There are a couple of interesting feeds that have been up a little while on AMC 6. One is a major network feed, from those proud bird people, and the other is its news network. They might be gone in a day or an hour, but there they are now.


----------



## TonyM (Aug 14, 2003)

and its posts like these that stuff gets scrambled...sigh


----------



## FTA Michael (Jul 21, 2002)

In the long run, everything gets scrambled, so you can blame any given post the way you can blame the weatherman for making it rain. In the short run, heck, The Weather Network is still available a week after LyngSat listed it.

Since I would try to Not Be Careless enough to mention any keywords, the alert should not attract web spiders' attention. But it's insulting to the intelligence of the networks to suggest that they rely on us to determine which of their broadcasts are in the clear.

Some folks want to use feed information as leverage to get people to join their group. That's their business. I prefer to share information freely to improve everyone's viewing experience. I welcome your contributions.


----------



## TonyM (Aug 14, 2003)

FTA Michael said:


> But it's insulting to the intelligence of the networks to suggest that they rely on us to determine which of their broadcasts are in the clear.


it isnt the networks usually...its 3rd parties of the networks that force the channels to scramble.



> Some folks want to use feed information as leverage to get people to join their group.


there is a reason most forums have an area for new finds. Its to keep the channels up there and hopefully they don't get scrambled. But as soon as someone blurts it out on a public forum then stuff can get scrambled. That is the reason most FTA forums have a "finds" area.
To help protect the channels that are in the clear so that they don't get scrambled.



> I prefer to share information freely to improve everyone's viewing experience. I welcome your contributions.


yeah we know that you like to blurt it out in public. And its because of people posting it in public areas that things get scrambled.

But I guess if you feel the need to "improve" peoples viewing by posting it in public when new stuff shows up, I guess thats your issue and I can't stop you.

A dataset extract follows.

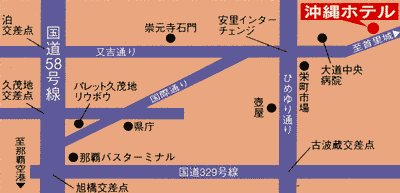 沖縄ホテルへの概略アクセスマップ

Me, I'll stick to private areas on a couple forums where at least we know its secure.


----------



## FTA Michael (Jul 21, 2002)

TonyM said:


> And its because of people posting it in public areas that things get scrambled.


That seems to be one of those unshakable talking points, like "businesses pass all losses on to consumers". It's understandable that folks who would want to improve the perceived value of their organizations would adopt that as a mantra.

In this case, the programming I mentioned is already in the clear on C band, http://www.global-cm.net/MPEGlistCBandUS.html. It's true that it'll probably get scrambled some time, but if you think it's because I talked about proud birds, then you must think some really influential people visit here.

If you'd like to discuss what you think the guidelines for posting feeds here ought to be, please send me a PM.

UPDATE: As I typed this, I lost the signal for that cluster, but I found a tennis match warming up further down the dial. Maybe it'll be back, maybe not. Everything changes.

7:30 pm EDT Friday UPDATE: It's back. But it'll be gone again someday. Enjoy it while it's there.


----------